§ WORK TO BE COMPLETED:
Where does the string "scientific" appear in the records? Copy every line that contains it.
-------- EXERCISE INPUT
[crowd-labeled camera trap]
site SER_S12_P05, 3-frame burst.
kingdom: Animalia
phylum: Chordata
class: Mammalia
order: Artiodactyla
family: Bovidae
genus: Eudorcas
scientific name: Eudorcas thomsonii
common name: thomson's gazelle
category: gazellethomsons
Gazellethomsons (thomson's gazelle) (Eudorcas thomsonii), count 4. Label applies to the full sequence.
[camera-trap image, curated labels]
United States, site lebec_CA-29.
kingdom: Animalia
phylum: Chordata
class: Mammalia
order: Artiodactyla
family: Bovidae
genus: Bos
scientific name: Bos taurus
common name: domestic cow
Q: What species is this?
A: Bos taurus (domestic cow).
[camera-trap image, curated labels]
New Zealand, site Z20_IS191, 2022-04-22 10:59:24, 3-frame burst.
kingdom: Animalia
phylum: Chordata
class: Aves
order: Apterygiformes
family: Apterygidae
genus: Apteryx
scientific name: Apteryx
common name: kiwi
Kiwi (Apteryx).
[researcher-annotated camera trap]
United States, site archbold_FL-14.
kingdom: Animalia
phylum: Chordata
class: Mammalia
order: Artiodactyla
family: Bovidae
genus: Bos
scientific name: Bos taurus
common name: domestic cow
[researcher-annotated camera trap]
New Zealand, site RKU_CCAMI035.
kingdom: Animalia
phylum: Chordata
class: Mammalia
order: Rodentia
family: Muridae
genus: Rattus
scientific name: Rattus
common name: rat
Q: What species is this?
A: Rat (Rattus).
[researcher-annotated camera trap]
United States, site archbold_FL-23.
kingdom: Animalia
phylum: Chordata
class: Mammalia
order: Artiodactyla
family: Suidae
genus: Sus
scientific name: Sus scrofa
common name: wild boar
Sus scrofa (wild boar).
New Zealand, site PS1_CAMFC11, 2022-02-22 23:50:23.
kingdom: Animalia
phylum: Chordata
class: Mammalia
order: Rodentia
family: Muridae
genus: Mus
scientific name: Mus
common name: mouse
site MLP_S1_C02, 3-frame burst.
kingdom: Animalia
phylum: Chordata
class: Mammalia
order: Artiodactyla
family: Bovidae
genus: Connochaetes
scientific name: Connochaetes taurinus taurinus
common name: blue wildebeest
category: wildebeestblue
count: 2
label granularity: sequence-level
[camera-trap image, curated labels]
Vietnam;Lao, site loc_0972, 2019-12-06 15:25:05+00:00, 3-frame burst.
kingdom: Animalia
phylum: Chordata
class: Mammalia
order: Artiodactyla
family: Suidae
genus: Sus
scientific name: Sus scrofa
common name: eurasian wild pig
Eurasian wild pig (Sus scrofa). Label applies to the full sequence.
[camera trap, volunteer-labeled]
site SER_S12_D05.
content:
----------------
§ RESPONSE TO THIS TASK:
scientific name: Eudorcas thomsonii
scientific name: Bos taurus
scientific name: Apteryx
scientific name: Bos taurus
scientific name: Rattus
scientific name: Sus scrofa
scientific name: Mus
scientific name: Connochaetes taurinus taurinus
scientific name: Sus scrofa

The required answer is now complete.